THE first sound countless East Lancashire folk hear in the morning is the distinctive noise of a milk float trundling down the street and the clink of bottles on the doorstep.

But only the earliest risers get to see how the bottle of milk gets from the back of the float to the doorsteps.

Often, its via the hand of a school age youngster who earns valuable spending money by taking the milk from float to house in all weathers.

Now local authorities in East Lancashire have been told by the Euro bureaucrats to clarify their bylaws in the area of children at work.

The Children and Young Persons Act currently states that youngsters can be employed in the delivery of milk and newspapers between the hours of 7am and 8am.

But children are not supposed to work before 7am or after 7pm on weekdays and before 8am on Sundays.

The upshot of the latest move is that youngsters aged under 16 will be banned from delivering the doorstep pinta altogether.

Milkmen across East Lancashire are vowing to fight the ban, which Lancashire County Council looks set to implement and which Blackburn with Darwen Council has already said it will introduce on September 1. Milkman Robin Spedding, of Henthorn Farm, Henthorn Road believes youngsters employed on milk rounds learned 'important life skills.'

He said: "Besides giving them pocket money, they gain experience of controlling their finances, learn commitment to employment, time-keeping, discipline, reliability, honesty and teamwork, all of which are important life skills.

"They learn to organise their lives around working practices instead of anti-social behaviour."

Mr Spedding, who has been involved in his family's milk firm for 45 years, said he employed several 'conscientious and industrious' young people on alternate days in the delivery of milk.

"Delivering milk is safer than delivering newspapers. Youngsters are supervised at all times and I have a waiting list of them wanting to work for me. Clitheroe milkmen feel strongly about this and we have the backing of parents."

He said the price of a doorstep pinta was unlikely to increase due to the new ruling.

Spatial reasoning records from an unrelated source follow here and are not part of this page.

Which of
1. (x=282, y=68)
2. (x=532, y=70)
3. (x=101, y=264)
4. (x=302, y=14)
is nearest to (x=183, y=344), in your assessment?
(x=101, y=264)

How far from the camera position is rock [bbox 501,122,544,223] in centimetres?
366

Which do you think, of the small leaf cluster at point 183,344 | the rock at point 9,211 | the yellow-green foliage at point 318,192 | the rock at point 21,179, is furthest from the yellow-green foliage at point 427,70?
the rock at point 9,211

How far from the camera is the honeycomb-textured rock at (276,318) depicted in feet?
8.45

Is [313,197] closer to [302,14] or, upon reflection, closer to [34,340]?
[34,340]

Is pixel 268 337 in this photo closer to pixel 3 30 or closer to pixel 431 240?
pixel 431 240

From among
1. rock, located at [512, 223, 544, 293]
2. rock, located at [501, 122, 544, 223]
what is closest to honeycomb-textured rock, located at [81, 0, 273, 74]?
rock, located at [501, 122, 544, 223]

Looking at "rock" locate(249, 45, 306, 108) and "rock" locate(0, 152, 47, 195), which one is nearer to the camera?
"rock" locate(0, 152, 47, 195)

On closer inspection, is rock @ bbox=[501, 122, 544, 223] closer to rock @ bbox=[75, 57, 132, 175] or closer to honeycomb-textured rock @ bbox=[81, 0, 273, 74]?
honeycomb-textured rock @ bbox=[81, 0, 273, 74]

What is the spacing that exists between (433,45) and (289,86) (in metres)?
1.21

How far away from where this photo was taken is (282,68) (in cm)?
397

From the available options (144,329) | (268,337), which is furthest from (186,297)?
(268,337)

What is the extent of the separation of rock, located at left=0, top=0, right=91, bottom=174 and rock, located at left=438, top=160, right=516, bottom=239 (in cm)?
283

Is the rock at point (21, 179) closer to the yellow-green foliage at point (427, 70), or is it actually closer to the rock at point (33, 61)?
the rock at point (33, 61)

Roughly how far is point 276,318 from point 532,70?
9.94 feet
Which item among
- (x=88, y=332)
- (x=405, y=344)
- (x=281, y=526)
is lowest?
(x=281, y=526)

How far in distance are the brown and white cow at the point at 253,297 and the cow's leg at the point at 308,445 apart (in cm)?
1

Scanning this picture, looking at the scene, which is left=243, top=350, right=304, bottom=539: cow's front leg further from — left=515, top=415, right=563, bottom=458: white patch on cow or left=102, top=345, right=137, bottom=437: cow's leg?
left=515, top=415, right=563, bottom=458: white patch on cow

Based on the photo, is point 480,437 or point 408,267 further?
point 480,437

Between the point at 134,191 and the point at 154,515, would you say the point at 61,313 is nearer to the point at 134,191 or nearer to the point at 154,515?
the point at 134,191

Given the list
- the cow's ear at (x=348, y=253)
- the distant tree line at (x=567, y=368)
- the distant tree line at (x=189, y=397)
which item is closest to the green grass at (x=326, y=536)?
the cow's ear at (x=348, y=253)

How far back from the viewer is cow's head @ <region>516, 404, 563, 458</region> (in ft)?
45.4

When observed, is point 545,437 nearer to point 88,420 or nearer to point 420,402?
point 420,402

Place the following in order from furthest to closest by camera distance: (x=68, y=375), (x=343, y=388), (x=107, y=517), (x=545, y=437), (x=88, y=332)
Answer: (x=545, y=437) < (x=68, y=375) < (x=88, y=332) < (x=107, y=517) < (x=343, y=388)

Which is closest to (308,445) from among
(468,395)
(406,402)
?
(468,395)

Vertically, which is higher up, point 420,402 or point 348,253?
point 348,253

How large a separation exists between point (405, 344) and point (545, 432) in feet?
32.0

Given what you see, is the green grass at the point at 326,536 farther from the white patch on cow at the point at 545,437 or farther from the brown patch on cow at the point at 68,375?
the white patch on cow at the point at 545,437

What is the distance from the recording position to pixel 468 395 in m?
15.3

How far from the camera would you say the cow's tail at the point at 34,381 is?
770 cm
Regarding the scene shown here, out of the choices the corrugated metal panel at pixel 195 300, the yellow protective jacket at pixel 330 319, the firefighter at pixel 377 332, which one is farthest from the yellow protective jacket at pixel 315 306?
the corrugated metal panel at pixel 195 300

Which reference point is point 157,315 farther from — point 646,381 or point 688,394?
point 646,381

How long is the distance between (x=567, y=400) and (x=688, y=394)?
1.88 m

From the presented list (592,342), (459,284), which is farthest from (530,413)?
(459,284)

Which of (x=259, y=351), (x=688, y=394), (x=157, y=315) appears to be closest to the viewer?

"If we are forced to employ adults our overheads will go up, but the price of a doorstep pinta is unlikely to increase. We are already competing with supermarkets and can't put our prices up. But that's not really our main concern.

"This ruling will rob youngsters of secure, worthwhile employment, which they invariably undertake with the blessing of their parents. We think that's wrong," he added.

Clitheroe Mayor John McGowan, described the new ruling as 'absolutely crazy' and has blasted 'faceless bureaucrats' for "yet another attack on the rural way of life."

"This ruling affects the whole of Lancashire, but particularly rural areas, including the Ribble Valley. To compare doorstep milk delivery with fairgrounds and nightclubs is ludicrous.

"I don't think this bylaw has been thought through properly. It has been pushed through the back door and it's time for country folk to make another song and dance," he said.

Harrison's Dairy, in Beresford Road, Blackburn, is already planning to work without the 15-year-olds employed on its milk rounds. Janet Harrison said: "We'll just have to try and take on 17 and 18-year-old college kids. But we are not happy about it. It's stupid."

Independent milk deliverer Mark Folley, of Higham, who has two rounds with Scott Bamber, of Burnley, said: "It is going to affect me because I have two lads under 16 who I won't be able to employ. I struggle to get anyone over 16 because at that age they can be working a 40-hour week and they want to do that rather than get up early to deliver milk.

"I can understand the ruling for nightclubs and slaughterhouses, but delivering milk is a lot different. I don't think there is anything I can do about it."

A spokesman for Waterford Dairies, in Darnley Street, Burnley, said: "We knew this was coming in because we have outlets in Trafford and that council has already introduced the bylaw, so we do not employ anyone under 16."